**TEXT EXCERPT:**
===

It sets up a hierarchy — a better self and a worse self, a more evolved you and a less evolved you. And that hierarchy is the problem. Because the moment you divide yourself into the self you are and the self you should be, you step out of coherence and into performance.
You stop being present. You start managing impressions — including the impression you’re making on yourself.
Favorite sidesteps all of that.
Favorite isn’t about better or worse. It’s about resonance. It’s the version of you that feels most like home — energized, clear, engaged, alive. It’s not a destination. It’s a state. And it’s accessible right now, not after you’ve fixed everything that’s broken.
How You Get There
This is the part that surprises people.
The path to your Favorite Self isn’t through more discipline, more structure, or more striving.
It’s through play.
Not play as a reward for being productive enough. Not play as self-care you squeeze into a packed schedule. Play as a practice — as the actual mechanism by which you return to coherence, reconnect with yourself, and show up as the version of you that you actually like.

===

**EXTRACTED INFORMATION:**
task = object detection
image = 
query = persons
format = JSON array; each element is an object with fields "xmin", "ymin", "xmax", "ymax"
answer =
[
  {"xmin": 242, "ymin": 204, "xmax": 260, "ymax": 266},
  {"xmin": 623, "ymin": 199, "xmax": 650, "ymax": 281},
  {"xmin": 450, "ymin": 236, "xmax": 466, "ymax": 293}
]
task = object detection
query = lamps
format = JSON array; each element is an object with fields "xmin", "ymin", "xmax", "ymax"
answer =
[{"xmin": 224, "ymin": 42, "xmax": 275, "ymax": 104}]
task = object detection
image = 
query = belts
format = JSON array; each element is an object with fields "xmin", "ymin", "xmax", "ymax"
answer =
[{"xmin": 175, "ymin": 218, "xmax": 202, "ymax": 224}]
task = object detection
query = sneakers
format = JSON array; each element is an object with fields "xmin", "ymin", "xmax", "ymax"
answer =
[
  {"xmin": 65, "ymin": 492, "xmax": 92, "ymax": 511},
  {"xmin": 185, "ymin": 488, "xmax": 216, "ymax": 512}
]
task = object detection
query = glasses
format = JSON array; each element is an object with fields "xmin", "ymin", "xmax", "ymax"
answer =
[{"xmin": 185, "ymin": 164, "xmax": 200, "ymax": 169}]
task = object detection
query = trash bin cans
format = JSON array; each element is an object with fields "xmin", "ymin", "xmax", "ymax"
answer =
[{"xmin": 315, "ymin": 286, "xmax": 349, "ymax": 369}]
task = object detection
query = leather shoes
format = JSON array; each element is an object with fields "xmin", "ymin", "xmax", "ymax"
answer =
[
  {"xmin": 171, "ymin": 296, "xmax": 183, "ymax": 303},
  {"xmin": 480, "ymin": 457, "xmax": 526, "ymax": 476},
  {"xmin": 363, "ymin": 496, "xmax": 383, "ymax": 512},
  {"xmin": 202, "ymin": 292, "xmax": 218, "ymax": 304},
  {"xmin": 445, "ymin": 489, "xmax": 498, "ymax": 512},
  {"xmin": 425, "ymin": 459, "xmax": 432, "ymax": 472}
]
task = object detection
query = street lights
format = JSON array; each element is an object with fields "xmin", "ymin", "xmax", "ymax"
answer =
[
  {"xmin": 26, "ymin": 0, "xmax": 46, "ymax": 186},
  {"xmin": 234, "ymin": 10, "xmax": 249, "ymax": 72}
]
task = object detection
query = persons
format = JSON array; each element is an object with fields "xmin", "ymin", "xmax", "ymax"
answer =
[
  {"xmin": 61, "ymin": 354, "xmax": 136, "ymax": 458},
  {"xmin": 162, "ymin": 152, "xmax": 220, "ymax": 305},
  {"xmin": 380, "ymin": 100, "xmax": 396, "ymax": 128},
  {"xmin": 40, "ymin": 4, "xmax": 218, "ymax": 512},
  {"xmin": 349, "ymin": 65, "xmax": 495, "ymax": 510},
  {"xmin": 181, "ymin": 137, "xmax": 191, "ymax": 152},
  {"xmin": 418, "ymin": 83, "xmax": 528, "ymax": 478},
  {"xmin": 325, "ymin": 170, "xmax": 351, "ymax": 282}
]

===

**EXERCISE BRIEF:**
Copy out the passage about the Favorite Self above, word for word and in full.

**RESPONSE FOR THIS EXERCISE:**
It sets up a hierarchy — a better self and a worse self, a more evolved you and a less evolved you. And that hierarchy is the problem. Because the moment you divide yourself into the self you are and the self you should be, you step out of coherence and into performance.
You stop being present. You start managing impressions — including the impression you’re making on yourself.
Favorite sidesteps all of that.
Favorite isn’t about better or worse. It’s about resonance. It’s the version of you that feels most like home — energized, clear, engaged, alive. It’s not a destination. It’s a state. And it’s accessible right now, not after you’ve fixed everything that’s broken.
How You Get There
This is the part that surprises people.
The path to your Favorite Self isn’t through more discipline, more structure, or more striving.
It’s through play.
Not play as a reward for being productive enough. Not play as self-care you squeeze into a packed schedule. Play as a practice — as the actual mechanism by which you return to coherence, reconnect with yourself, and show up as the version of you that you actually like.